## Qué trabajar
#1 ¿Qué reacciones del público anota entre paréntesis el discurso de Montserrat? Enuméralas todas.
#2 ¿Podrías retomar el discurso de Montserrat justo después de «los dañosos son los enemigos que quedan en pie (Aplausos)»?

## Texto de lectura
______________________________

Día de júbilo, día de alegría indescriptible, éste de Montserrat. Soñamos meses antes con esta congregación efusiva de carlistas, y guardamos meses después el recuerdo cálido de estas vivísimas emociones.
Pero yo no puedo negar que en el corazón de todos, y en el mío en grado inmenso, existe una nota de tristeza que en el corazón de todos, de dolor: no debiera ser yo, el último de los carlistas, quien presidiera este acto; aquí falta, por derecho de justicia, por deseos y sentimientos de todos, la verdadera representación de la Comunión Tradicionalista, su principio de unidad, el centro de nuestros amores: ¡aquí falta la figura insigne del Príncipe Regente Don Javier de Borbón Parma! (Prolongada ovación y repetidos vivas al Príncipe Regente; los requetés agitan las boinas en el aire).
Falta el Príncipe Regente legítimo de España, nuestro Jefe de la Comunión Carlista, y falta, no por su deseo (¡la duda ofendería!); falta porque no puede estar aquí. Y no puede estar aquí, porque sufre un destierro. Como buen carlista, sabe de persecuciones; como buen carlista, ha visto muchas veces cruzar sobre el rostro el látigo de la injusticia, de la incomprensión. El Príncipe Javier hace más de nueve años que está desterrado de España, sin poder pisar esta tierra bendita y santa, cuando hoy las leyes de la amnistía y las instrucciones secretas a los cónsules permiten que vuelvan al territorio nacional… (los aplausos impiden continuar al orador)… Y no me refiero a las personas, sino a las ideas, pues, las luchas habidas en los campos de batalla, también sabemos nosotros olvidarlas, porque enemigos vencidos ya no son enemigos; los dañosos son los enemigos que quedan en pie (Aplausos).

______________________________

## Material extraído
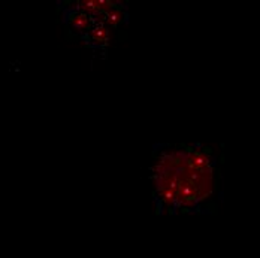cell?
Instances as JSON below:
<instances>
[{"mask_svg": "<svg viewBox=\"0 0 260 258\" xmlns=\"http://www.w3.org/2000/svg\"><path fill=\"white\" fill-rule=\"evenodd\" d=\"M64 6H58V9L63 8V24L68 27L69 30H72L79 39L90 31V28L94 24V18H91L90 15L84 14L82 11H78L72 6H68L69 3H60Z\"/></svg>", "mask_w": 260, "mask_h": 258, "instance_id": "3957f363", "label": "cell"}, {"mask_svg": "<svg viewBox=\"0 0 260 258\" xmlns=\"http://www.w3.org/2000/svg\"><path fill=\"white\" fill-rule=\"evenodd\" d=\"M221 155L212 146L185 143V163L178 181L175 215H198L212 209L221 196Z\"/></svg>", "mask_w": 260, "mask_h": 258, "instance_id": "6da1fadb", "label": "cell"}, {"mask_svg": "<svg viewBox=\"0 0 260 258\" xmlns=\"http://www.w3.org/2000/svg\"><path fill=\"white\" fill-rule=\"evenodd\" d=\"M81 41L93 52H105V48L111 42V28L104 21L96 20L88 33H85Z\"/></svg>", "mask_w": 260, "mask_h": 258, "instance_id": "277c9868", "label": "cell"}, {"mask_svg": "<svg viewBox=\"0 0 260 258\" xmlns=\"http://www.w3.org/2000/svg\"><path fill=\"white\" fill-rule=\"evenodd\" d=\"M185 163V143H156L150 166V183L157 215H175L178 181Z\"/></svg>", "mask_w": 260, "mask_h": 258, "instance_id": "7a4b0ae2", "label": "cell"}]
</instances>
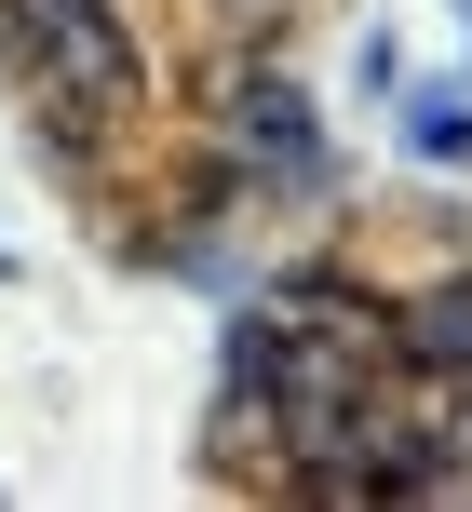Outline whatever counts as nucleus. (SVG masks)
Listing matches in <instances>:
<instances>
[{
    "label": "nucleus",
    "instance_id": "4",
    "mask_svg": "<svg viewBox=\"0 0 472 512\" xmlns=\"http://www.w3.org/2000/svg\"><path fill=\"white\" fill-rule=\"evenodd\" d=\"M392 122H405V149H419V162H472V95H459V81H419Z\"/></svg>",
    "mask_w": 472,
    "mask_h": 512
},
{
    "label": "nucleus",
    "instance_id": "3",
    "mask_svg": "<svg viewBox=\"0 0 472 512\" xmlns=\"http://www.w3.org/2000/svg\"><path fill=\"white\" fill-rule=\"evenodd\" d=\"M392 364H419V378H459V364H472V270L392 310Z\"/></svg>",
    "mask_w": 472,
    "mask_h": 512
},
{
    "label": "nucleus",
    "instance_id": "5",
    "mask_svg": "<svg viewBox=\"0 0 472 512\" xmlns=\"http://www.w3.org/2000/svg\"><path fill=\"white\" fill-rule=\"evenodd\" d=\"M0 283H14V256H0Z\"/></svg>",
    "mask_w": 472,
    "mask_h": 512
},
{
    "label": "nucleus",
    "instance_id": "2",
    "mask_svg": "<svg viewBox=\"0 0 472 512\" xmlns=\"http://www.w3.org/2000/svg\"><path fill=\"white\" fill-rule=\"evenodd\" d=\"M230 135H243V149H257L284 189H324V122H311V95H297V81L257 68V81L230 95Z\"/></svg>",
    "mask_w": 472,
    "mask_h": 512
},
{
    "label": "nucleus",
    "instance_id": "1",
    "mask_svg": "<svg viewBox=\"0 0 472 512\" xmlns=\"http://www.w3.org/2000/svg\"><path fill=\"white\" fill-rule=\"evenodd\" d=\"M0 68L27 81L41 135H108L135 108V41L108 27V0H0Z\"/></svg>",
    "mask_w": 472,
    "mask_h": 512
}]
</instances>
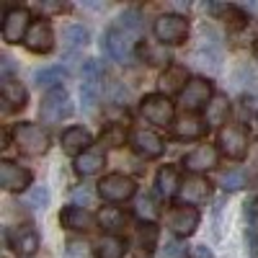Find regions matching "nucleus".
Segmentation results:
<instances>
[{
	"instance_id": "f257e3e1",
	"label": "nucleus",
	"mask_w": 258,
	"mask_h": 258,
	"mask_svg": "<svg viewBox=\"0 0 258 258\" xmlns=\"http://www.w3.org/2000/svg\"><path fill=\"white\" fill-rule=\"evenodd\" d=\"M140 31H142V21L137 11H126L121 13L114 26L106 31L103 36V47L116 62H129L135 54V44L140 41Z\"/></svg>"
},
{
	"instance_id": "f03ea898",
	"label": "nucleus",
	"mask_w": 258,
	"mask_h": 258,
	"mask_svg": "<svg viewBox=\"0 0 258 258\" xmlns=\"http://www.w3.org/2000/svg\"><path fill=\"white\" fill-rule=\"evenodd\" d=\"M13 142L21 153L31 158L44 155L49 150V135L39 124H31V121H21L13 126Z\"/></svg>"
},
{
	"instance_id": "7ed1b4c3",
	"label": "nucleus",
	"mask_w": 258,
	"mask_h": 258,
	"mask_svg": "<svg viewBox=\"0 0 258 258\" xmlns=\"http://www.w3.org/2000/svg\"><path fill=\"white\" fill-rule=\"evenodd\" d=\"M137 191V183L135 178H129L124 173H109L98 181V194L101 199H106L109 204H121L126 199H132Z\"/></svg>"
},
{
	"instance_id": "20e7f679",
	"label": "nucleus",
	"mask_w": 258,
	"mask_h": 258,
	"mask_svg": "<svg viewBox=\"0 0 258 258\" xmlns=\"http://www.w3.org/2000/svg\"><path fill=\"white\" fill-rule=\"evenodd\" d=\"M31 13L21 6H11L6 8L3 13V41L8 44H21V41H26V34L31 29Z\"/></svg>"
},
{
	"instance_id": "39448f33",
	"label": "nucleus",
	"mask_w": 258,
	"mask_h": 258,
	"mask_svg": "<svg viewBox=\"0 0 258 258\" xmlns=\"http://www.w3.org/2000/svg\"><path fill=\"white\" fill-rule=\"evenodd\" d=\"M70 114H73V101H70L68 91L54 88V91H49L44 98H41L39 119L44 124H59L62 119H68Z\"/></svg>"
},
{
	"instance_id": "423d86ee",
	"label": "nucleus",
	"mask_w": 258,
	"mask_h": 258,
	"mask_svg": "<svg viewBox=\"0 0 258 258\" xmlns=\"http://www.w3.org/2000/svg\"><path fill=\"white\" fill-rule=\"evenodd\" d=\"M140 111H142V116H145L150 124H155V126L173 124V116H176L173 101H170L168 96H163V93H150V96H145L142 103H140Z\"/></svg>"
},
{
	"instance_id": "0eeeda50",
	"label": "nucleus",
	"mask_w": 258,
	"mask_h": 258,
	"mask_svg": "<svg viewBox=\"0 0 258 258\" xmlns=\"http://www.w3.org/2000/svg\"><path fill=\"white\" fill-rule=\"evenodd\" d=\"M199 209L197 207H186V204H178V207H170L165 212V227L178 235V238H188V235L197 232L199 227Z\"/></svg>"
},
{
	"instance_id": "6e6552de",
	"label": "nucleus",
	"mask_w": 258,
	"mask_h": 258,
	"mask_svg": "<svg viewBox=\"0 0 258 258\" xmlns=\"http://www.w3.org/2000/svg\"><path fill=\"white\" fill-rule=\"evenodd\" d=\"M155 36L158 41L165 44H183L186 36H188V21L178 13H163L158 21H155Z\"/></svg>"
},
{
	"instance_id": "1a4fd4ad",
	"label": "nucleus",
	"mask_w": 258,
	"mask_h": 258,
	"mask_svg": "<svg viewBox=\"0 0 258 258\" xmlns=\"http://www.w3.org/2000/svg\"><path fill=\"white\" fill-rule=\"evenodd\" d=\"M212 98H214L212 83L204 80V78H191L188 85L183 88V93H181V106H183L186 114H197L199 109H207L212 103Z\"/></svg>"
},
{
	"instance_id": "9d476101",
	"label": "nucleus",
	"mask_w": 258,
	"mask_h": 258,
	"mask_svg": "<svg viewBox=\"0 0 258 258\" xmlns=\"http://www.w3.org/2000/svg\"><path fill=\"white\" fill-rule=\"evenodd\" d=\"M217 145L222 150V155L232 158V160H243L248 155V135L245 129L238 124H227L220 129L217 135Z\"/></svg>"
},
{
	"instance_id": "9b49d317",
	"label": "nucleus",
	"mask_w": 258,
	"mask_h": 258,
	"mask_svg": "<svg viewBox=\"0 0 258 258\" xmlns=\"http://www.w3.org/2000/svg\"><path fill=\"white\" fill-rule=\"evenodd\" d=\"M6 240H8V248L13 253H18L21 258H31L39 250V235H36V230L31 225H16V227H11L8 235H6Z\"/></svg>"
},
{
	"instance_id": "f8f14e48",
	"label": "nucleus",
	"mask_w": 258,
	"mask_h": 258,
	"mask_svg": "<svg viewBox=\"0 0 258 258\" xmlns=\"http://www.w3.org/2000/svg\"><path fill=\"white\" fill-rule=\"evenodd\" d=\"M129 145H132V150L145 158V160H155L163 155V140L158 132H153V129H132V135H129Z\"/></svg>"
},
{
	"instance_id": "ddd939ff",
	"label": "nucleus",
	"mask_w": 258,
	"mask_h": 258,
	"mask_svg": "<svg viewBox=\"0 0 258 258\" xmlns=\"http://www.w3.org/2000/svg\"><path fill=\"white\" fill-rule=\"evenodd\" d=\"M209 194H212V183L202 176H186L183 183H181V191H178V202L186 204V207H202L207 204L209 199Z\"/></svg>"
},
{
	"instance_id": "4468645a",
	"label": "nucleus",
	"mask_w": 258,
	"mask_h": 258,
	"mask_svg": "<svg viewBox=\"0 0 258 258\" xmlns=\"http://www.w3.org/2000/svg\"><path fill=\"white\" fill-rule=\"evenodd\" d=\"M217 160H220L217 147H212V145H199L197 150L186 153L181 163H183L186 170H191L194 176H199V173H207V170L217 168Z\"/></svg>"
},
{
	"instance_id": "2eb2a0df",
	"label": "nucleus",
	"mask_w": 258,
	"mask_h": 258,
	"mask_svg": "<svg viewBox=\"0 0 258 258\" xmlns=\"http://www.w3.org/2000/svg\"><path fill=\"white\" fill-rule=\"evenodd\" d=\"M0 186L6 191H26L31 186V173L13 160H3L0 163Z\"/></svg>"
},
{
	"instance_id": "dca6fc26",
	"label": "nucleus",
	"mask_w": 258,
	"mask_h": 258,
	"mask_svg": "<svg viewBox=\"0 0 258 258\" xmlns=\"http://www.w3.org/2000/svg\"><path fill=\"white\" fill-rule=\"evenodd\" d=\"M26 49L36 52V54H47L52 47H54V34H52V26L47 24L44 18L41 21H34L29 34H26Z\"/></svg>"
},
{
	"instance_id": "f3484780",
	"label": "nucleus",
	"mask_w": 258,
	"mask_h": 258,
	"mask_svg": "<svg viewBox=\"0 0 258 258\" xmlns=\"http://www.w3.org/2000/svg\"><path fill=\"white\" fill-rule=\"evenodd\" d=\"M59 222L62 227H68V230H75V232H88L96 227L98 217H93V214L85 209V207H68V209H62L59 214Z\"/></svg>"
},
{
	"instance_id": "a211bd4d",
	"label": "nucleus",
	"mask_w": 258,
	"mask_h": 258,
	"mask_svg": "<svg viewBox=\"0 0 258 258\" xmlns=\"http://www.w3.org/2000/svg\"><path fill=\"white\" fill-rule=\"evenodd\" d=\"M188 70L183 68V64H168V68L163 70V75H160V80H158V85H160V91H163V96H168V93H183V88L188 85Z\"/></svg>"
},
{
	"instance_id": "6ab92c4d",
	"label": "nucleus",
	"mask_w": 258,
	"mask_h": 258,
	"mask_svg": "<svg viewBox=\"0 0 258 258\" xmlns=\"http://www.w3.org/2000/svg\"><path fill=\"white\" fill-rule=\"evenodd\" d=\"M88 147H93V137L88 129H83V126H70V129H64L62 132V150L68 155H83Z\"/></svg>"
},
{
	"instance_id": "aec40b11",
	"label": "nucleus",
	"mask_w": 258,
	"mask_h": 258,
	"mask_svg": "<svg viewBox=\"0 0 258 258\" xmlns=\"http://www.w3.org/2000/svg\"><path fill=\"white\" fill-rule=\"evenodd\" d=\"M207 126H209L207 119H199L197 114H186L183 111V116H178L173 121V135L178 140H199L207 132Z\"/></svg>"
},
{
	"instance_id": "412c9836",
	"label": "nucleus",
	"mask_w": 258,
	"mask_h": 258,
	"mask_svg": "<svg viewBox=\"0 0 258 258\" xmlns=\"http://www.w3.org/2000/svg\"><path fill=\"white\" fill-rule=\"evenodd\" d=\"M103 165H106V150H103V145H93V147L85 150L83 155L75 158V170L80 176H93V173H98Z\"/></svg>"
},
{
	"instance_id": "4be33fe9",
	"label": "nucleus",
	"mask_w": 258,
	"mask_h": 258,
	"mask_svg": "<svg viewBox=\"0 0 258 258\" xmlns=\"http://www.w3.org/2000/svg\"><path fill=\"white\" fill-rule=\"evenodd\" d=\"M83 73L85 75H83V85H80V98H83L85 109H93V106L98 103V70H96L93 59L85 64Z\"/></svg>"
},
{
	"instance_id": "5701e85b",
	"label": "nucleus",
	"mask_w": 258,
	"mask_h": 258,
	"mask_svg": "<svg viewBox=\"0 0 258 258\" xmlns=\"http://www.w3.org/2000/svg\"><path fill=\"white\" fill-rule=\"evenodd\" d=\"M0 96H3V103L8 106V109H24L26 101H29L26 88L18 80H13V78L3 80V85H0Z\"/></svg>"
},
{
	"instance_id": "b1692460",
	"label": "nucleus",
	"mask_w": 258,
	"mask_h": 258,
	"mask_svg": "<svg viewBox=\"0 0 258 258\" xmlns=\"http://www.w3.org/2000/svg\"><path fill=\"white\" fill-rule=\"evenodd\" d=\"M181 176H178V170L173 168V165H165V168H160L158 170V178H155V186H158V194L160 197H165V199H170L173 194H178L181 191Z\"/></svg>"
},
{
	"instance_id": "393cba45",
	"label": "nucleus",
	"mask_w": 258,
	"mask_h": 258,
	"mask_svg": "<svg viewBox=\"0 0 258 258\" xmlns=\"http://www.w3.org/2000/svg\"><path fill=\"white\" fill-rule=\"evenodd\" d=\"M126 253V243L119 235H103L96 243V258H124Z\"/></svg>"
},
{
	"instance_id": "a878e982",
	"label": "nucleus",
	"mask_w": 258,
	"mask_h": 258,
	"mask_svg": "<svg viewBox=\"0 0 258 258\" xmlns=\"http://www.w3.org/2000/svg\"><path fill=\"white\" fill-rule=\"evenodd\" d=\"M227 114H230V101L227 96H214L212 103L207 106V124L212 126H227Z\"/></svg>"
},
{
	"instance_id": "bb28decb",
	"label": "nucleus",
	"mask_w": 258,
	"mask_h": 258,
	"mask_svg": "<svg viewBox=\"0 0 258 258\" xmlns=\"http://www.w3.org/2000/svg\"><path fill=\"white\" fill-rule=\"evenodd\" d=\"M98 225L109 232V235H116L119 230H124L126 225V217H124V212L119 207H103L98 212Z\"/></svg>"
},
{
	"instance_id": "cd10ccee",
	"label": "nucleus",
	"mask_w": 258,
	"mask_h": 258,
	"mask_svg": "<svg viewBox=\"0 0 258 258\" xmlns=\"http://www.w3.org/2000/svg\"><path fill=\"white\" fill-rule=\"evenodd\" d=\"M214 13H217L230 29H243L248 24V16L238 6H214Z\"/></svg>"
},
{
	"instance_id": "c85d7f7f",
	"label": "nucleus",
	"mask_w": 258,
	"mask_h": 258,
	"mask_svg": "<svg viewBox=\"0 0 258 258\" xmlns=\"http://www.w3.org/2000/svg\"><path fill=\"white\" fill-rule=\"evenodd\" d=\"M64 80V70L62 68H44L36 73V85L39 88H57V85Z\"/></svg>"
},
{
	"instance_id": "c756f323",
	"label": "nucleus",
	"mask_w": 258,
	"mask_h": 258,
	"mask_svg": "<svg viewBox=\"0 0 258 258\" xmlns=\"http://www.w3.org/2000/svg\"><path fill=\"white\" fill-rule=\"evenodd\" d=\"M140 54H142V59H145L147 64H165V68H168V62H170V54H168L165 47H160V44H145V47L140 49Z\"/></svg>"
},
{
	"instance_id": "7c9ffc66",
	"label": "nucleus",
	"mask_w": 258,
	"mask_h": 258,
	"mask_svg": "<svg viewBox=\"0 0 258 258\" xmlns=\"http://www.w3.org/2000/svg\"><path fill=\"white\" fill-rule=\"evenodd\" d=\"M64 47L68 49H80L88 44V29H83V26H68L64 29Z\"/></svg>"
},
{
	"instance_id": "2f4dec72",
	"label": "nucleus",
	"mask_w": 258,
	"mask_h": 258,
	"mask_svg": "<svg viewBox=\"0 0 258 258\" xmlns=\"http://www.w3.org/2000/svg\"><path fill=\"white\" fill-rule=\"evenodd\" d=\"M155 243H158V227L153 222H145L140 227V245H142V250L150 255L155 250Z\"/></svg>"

______________________________

## Resultados
#1
- Prolongada ovación y repetidos vivas al Príncipe Regente; los requetés agitan las boinas en el aire
- los aplausos impiden continuar al orador
- Aplausos

#2
Por tanto, señores, en este principio de mi discurso –que ahora voy a interrumpir, para continuar después–; en estas primeras palabras, quiero llegar a una conclusión, y vosotros me diréis si, como indudablemente creo yo, todos, absolutamente todos los presentes y todos los que aquí están representados del resto de nuestra España, están perfectamente conformes: ¡La protesta más respetuosa, pero la más enérgica, cerca del Generalísimo Franco, contra el destierro incomprensible de España de nuestro Príncipe Regente! (Grande y calurosa ovación, con vítores al Príncipe Javier, y agitaciones de boinas en el aire. Las banderas también se levantan en señal de aclamación).
Y para rendir homenaje a su egregia persona, como he anunciado, interrumpo ahora el discurso, para que el señor Secretario General de la Comunión dé lectura a su hermosísima carta, recién recibida, de nuestro querido Príncipe, saludando a los carlistas aquí presentes.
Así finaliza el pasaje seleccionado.